Consigna: Indique todas las líneas de los registros en las que aparece la palabra "head". Tenga en cuenta que se distinguen mayúsculas y minúsculas.

Datos de entrada:
──────────────────────────────

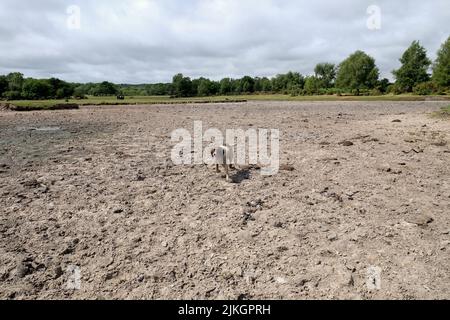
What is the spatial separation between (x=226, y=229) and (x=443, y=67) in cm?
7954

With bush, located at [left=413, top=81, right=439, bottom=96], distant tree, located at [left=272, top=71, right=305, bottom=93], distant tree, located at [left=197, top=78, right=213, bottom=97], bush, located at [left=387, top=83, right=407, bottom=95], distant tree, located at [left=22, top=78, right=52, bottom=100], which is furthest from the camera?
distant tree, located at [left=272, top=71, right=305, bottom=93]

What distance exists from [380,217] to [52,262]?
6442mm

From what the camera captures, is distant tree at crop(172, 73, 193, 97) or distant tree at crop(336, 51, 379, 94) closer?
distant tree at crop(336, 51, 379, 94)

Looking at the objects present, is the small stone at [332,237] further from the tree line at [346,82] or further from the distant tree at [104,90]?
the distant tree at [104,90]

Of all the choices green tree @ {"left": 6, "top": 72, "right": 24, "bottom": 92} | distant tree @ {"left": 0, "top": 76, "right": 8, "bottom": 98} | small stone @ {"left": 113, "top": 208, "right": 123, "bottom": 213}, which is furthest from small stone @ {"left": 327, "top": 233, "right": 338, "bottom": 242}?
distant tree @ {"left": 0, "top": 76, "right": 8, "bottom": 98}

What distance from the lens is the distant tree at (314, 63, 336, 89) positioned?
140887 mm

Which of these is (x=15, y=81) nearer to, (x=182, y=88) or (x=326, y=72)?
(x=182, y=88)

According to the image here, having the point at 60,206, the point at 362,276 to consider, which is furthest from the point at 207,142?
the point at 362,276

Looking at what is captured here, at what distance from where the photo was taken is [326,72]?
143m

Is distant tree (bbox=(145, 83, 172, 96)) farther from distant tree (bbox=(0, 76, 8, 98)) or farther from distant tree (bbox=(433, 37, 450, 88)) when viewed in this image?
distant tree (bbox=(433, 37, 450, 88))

──────────────────────────────

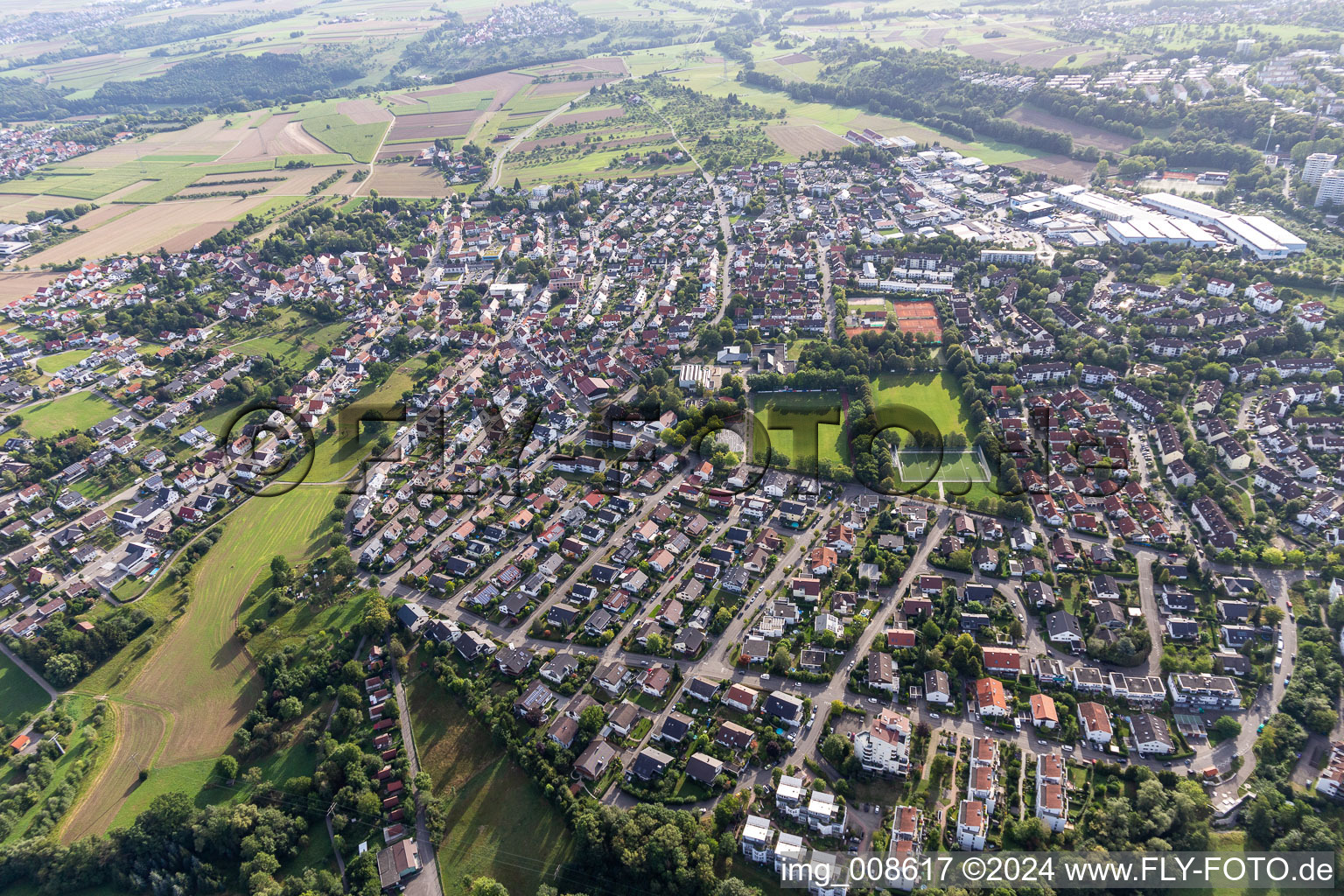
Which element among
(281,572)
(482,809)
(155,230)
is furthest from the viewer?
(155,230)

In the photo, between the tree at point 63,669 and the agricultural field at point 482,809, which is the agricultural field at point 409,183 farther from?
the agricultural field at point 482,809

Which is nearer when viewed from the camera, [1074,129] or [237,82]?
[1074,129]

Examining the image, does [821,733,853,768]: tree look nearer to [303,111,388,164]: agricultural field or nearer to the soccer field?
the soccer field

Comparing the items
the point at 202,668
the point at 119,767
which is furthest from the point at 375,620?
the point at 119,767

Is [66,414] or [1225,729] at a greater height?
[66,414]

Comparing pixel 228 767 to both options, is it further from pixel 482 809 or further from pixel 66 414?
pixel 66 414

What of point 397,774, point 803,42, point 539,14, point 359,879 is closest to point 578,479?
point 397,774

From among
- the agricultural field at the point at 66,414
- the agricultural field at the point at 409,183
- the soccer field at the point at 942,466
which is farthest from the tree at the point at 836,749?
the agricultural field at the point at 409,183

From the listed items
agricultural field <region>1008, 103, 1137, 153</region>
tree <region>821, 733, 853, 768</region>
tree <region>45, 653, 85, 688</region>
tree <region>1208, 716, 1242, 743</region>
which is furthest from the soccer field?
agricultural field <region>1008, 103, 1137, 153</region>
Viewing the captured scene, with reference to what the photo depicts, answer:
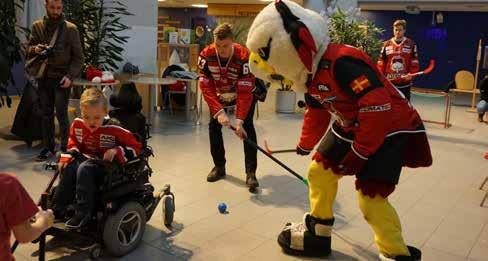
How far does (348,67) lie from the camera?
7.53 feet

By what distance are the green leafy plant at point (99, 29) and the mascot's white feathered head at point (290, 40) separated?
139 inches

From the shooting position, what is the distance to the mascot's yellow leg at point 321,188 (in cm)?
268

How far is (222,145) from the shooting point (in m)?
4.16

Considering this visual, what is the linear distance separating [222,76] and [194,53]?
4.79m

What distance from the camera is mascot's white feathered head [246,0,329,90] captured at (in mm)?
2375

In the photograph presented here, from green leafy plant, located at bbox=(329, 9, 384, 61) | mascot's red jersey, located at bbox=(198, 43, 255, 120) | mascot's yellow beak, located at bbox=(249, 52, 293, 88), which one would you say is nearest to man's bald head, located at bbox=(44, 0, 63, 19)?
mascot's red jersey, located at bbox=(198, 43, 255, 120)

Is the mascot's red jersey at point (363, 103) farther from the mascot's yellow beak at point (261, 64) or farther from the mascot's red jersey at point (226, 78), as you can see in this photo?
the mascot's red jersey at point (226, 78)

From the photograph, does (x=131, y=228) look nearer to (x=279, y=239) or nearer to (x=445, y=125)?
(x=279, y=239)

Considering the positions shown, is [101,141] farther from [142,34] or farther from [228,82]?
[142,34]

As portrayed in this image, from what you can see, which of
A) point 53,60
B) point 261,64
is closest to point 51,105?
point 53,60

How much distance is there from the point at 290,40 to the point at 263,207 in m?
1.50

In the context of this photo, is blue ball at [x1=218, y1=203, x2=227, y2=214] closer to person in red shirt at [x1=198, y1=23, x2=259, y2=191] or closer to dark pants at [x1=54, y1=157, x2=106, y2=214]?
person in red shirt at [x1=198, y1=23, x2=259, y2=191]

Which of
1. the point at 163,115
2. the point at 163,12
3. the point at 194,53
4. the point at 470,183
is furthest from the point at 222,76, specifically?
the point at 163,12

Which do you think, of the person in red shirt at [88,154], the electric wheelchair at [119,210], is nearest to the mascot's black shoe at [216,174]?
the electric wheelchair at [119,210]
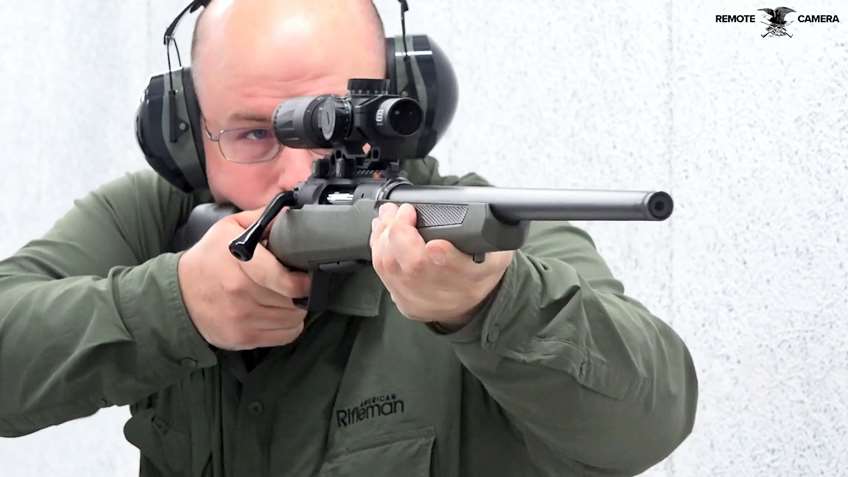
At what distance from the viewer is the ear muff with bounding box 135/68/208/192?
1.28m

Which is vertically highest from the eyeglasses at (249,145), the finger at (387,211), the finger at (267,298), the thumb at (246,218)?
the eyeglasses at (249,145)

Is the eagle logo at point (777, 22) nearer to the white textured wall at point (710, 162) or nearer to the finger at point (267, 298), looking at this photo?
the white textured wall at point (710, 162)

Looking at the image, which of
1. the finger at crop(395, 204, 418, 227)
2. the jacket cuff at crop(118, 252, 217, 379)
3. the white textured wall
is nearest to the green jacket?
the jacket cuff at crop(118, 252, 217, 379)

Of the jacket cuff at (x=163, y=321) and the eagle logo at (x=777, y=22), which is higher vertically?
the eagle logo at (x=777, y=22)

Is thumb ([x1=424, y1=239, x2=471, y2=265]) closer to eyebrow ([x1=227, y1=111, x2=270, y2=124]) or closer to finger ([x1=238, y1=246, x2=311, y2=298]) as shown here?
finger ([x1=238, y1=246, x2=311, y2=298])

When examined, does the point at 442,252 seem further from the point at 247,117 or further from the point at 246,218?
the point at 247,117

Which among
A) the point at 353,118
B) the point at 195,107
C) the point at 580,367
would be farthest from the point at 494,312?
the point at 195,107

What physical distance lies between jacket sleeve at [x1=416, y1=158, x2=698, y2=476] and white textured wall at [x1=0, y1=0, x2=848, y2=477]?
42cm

──────────────────────────────

Respuesta:
By what distance are the green leafy plant at point (99, 29) and the mascot's white feathered head at point (290, 40) separated?
What distance from the camera is mascot's white feathered head [246,0,329,90] captured at (in mm)?
In the photograph presented here, from green leafy plant, located at bbox=(329, 9, 384, 61) | mascot's red jersey, located at bbox=(198, 43, 255, 120) | mascot's yellow beak, located at bbox=(249, 52, 293, 88), which one would you say is nearest to man's bald head, located at bbox=(44, 0, 63, 19)?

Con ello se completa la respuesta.